Sejalan dengan itu, penjualan semen domestik juga menurun sekitar 1,5%. Perlambatan tersebut dipengaruhi oleh melemahnya daya beli masyarakat, curah hujan tinggi yang menunda aktivitas konstruksi, serta perlambatan sejumlah proyek infrastruktur.

Sementara itu, industri semen nasional juga masih menghadapi tantangan kelebihan kapasitas produksi, sehingga memperketat persaingan di pasar domestik. Industri juga terus melakukan efisiensi produksi dan memaksimalkan energi dengan bahan bakar alternatif sesuai dengan program pemerintah.

“Pada aspek operational excellence, kami meningkatkan efisiensi produksi, optimalisasi energi dan bahan bakar alternatif. Sedangkan pengelolaan pemasaran dan penjualan difokuskan pada penguatan merek dan saluran distribusi terutama di area-area dengan marjin tinggi. Strategi tersebut diperkuat dengan program efisiensi biaya untuk pengendalian biaya yang terukur dan penurunan beban keuangan,” ungkap Direktur Utama PT Solusi Bangun Indonesia Tbk., Rizki Kresno, Selasa 31 Maret 2026.
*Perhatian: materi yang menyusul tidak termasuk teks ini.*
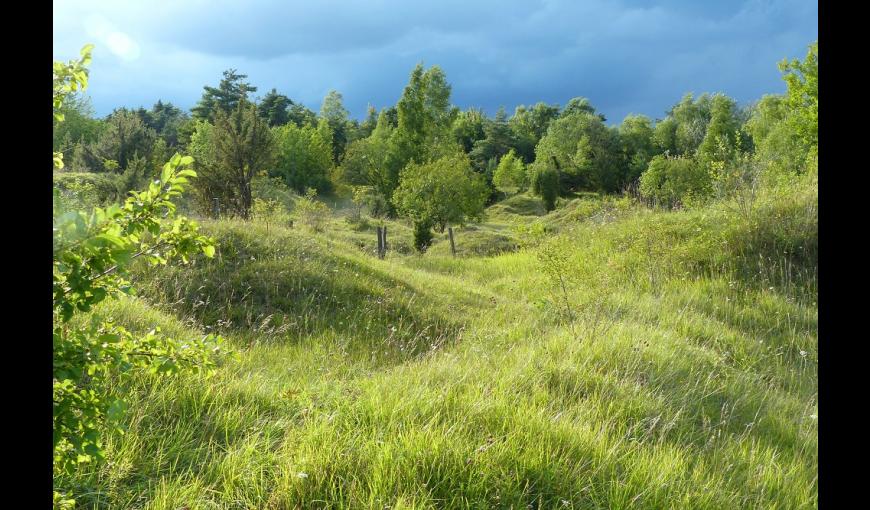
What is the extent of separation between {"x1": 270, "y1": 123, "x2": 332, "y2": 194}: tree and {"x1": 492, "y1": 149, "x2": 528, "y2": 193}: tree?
53.9ft

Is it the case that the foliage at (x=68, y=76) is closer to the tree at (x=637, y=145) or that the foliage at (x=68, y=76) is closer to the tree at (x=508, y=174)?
the tree at (x=508, y=174)

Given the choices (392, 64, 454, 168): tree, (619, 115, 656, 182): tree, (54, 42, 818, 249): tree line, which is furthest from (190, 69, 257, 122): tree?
(619, 115, 656, 182): tree

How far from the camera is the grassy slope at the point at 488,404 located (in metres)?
2.75

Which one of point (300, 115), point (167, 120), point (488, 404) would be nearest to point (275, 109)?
point (300, 115)

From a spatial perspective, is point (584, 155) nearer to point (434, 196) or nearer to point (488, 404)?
point (434, 196)

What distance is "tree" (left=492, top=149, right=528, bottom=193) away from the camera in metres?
52.1

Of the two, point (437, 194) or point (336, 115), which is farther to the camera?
point (336, 115)

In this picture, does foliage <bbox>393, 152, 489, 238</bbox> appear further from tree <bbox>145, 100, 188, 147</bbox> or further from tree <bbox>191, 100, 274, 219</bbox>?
tree <bbox>145, 100, 188, 147</bbox>

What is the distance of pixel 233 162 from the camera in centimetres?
2948

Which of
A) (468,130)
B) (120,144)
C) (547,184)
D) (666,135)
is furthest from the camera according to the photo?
(468,130)

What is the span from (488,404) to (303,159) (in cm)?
4907

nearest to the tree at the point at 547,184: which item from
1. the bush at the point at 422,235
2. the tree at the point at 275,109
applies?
the bush at the point at 422,235
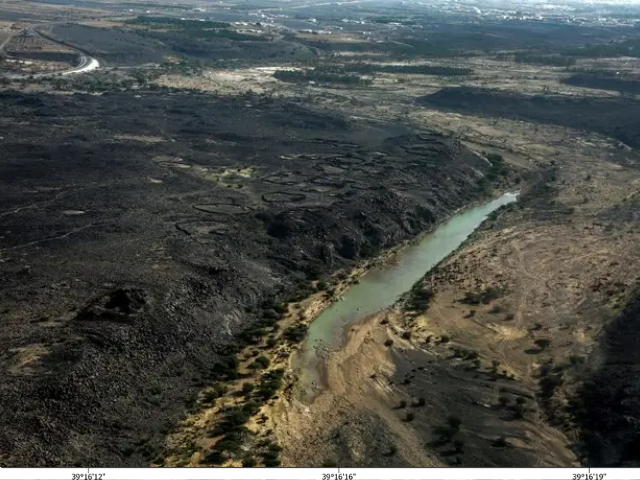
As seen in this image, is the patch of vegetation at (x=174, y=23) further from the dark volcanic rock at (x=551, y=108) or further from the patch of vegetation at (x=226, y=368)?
the patch of vegetation at (x=226, y=368)

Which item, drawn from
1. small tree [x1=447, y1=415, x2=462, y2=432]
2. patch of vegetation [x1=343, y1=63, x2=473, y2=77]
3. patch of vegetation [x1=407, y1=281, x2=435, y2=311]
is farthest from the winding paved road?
small tree [x1=447, y1=415, x2=462, y2=432]

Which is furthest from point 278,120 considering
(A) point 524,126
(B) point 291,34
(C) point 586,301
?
(B) point 291,34

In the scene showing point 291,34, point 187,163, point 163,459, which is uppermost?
point 291,34

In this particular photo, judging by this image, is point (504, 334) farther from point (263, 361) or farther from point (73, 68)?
point (73, 68)

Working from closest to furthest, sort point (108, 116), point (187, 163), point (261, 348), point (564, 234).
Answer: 1. point (261, 348)
2. point (564, 234)
3. point (187, 163)
4. point (108, 116)

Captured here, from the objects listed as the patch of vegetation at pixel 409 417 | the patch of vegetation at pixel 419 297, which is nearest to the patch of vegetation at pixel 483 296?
the patch of vegetation at pixel 419 297

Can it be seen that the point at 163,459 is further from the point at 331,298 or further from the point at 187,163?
the point at 187,163
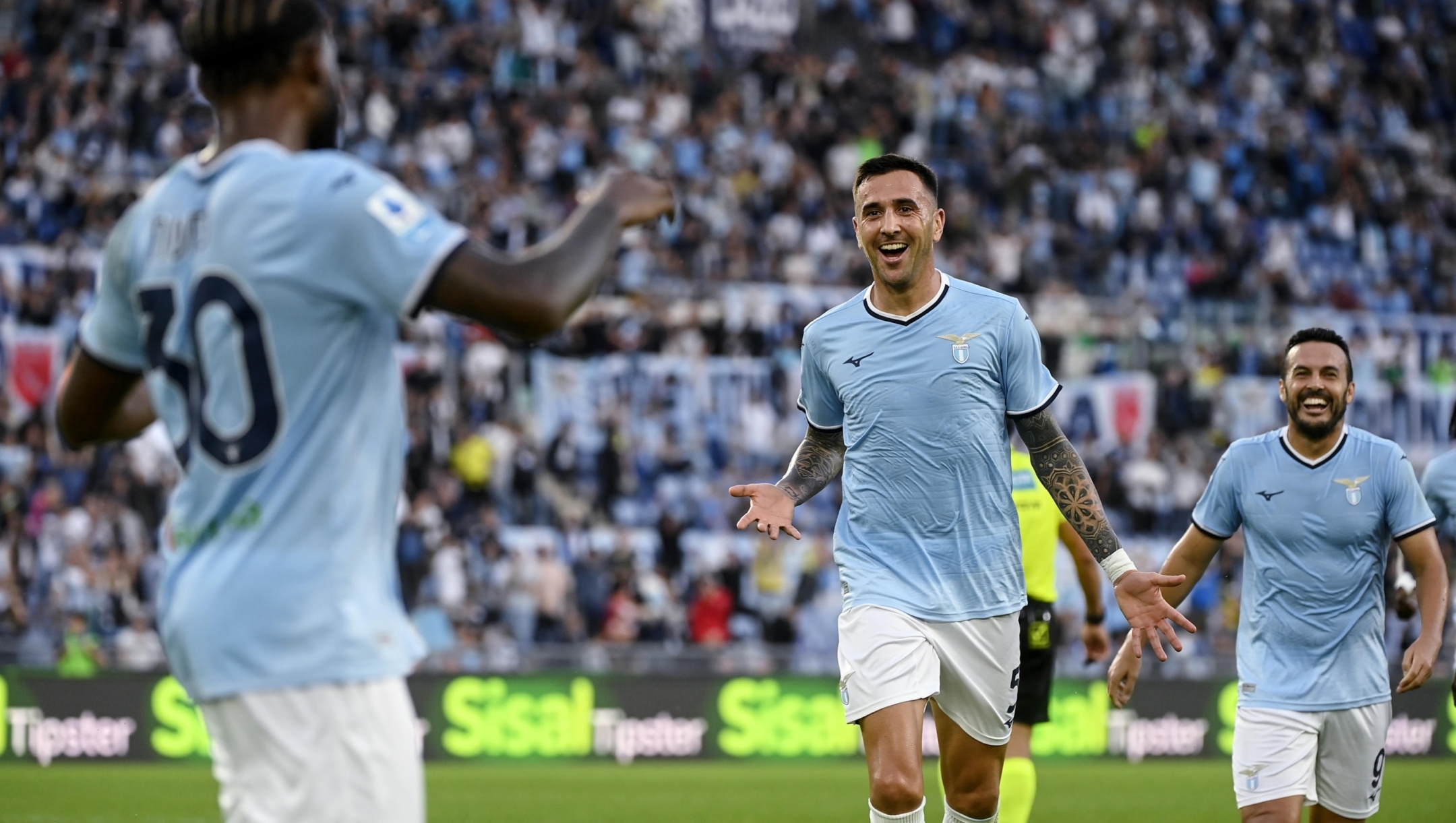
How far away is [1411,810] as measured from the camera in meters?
14.5

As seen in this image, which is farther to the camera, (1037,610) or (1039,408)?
(1037,610)

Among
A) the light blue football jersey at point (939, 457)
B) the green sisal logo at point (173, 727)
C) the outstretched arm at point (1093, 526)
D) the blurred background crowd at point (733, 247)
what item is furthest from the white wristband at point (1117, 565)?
the green sisal logo at point (173, 727)

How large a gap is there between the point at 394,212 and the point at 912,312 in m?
4.02

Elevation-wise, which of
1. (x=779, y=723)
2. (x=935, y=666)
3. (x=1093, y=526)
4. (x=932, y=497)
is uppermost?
(x=932, y=497)

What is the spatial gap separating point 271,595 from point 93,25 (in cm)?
2337

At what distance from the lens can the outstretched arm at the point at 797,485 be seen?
6.55 metres

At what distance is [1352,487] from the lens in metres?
7.41

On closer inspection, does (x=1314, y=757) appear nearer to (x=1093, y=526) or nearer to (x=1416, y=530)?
(x=1416, y=530)

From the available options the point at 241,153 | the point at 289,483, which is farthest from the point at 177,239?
the point at 289,483

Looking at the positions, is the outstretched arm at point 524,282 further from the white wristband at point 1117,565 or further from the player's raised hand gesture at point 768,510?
the white wristband at point 1117,565

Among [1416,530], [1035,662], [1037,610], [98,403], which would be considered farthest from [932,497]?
[98,403]

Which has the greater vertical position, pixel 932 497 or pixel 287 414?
pixel 287 414

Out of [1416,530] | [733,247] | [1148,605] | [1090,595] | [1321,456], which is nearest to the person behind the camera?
[1148,605]

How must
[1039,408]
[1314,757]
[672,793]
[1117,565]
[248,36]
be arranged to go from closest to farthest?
[248,36] → [1117,565] → [1039,408] → [1314,757] → [672,793]
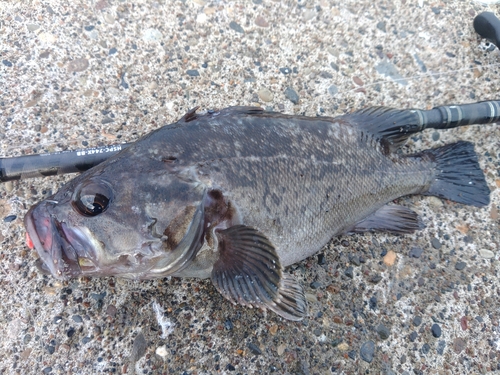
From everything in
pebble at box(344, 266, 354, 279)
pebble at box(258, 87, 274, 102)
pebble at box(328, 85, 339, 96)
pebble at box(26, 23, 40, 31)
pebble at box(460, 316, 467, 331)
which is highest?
pebble at box(26, 23, 40, 31)

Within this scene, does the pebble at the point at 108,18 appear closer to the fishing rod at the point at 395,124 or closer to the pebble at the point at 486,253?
the fishing rod at the point at 395,124

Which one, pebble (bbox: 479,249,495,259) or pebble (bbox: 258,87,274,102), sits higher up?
pebble (bbox: 258,87,274,102)

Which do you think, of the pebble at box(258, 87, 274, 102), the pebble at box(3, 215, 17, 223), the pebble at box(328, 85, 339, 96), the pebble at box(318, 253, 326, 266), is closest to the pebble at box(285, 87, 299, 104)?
the pebble at box(258, 87, 274, 102)

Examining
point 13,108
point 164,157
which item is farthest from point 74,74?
point 164,157

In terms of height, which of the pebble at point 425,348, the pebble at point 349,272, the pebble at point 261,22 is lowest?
the pebble at point 425,348

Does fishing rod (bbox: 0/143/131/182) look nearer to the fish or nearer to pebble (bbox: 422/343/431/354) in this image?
the fish

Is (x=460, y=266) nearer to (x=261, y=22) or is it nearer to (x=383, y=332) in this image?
(x=383, y=332)

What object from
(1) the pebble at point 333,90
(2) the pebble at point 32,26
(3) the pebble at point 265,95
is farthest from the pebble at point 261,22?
(2) the pebble at point 32,26
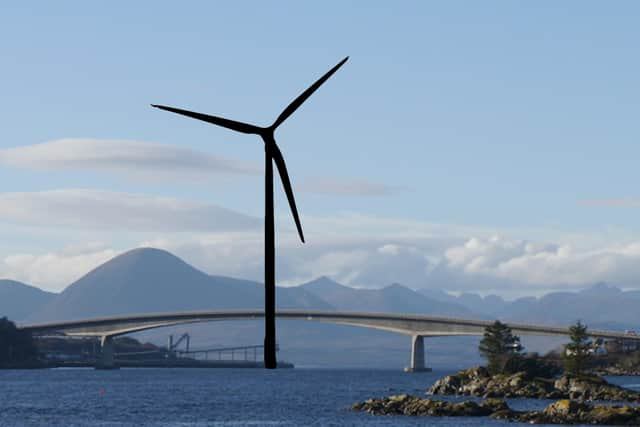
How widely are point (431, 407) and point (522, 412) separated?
1328 cm

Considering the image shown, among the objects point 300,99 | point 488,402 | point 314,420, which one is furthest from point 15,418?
point 300,99

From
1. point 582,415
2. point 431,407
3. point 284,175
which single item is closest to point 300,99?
point 284,175

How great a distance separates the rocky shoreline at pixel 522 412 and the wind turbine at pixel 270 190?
13257 centimetres

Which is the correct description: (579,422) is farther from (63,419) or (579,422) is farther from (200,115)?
(200,115)

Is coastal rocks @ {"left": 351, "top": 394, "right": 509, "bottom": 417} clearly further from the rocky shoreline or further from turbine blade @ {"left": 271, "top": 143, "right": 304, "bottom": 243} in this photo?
turbine blade @ {"left": 271, "top": 143, "right": 304, "bottom": 243}

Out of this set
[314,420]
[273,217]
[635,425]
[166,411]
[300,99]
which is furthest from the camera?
[166,411]

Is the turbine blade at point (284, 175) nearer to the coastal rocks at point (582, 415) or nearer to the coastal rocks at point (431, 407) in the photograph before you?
the coastal rocks at point (582, 415)

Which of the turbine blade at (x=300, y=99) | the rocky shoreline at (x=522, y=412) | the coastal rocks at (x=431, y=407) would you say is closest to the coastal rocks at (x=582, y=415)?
the rocky shoreline at (x=522, y=412)

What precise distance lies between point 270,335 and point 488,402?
154 meters

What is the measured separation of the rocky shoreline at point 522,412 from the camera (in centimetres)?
15275

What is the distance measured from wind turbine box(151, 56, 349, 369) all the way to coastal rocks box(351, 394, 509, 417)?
143029 mm

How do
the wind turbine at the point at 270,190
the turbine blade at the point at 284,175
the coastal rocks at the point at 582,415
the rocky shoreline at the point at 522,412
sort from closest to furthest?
the wind turbine at the point at 270,190 < the turbine blade at the point at 284,175 < the coastal rocks at the point at 582,415 < the rocky shoreline at the point at 522,412

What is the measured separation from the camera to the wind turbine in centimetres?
2022

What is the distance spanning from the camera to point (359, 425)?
155 metres
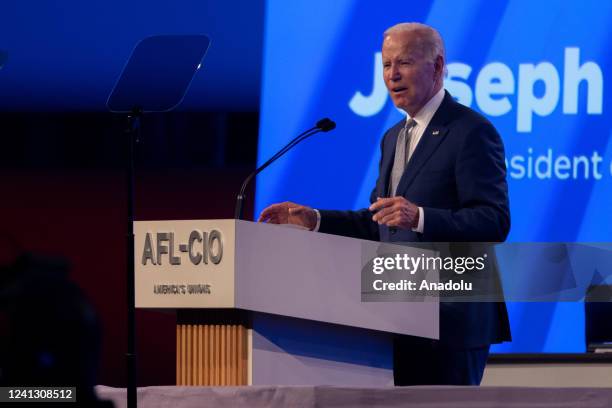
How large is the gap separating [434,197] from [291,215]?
1.25 feet

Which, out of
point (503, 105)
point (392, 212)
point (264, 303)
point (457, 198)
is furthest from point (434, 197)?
point (503, 105)

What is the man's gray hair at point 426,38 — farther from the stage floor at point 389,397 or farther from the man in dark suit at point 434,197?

Pada tahun 2025 lalu momentum transformasi dalam sinergi bersama SIG selaku induk usaha untuk memperkuat resilensi di tengah tekanan industri. Sebagai bagian dari PT Semen Indonesia (Persero) Tbk (SIG), Solusi Bangun Indonesia melaksanakan strategi transformasi yang berfokus pada optimalisasi operational excellence.

Selain itu dilakukan juga peningkatan pengelolaan pemasaran dan penjualan, serta program efisiensi biaya di berbagai lini untuk menjaga fundamental dan profitabilitas di tengah tekanan industri.

Strategi transformasi yang dijalankan secara konsisten sejak semester kedua tahun 2025 tersebut, membantu Solusi Bangun Indonesia membukukan volume penjualan semen dan terak sebesar 12,1 juta ton dan pendapatan tercatat Rp10,7 triliun. Beban pokok pendapatan tercatat Rp8,32 triliun, EBITDA mencapai Rp1,87 triliun, laba periode berjalan mencapai Rp659 miliar.

Rekomendasi Berita

Berita Terbaru

Memuat berita terbaru.....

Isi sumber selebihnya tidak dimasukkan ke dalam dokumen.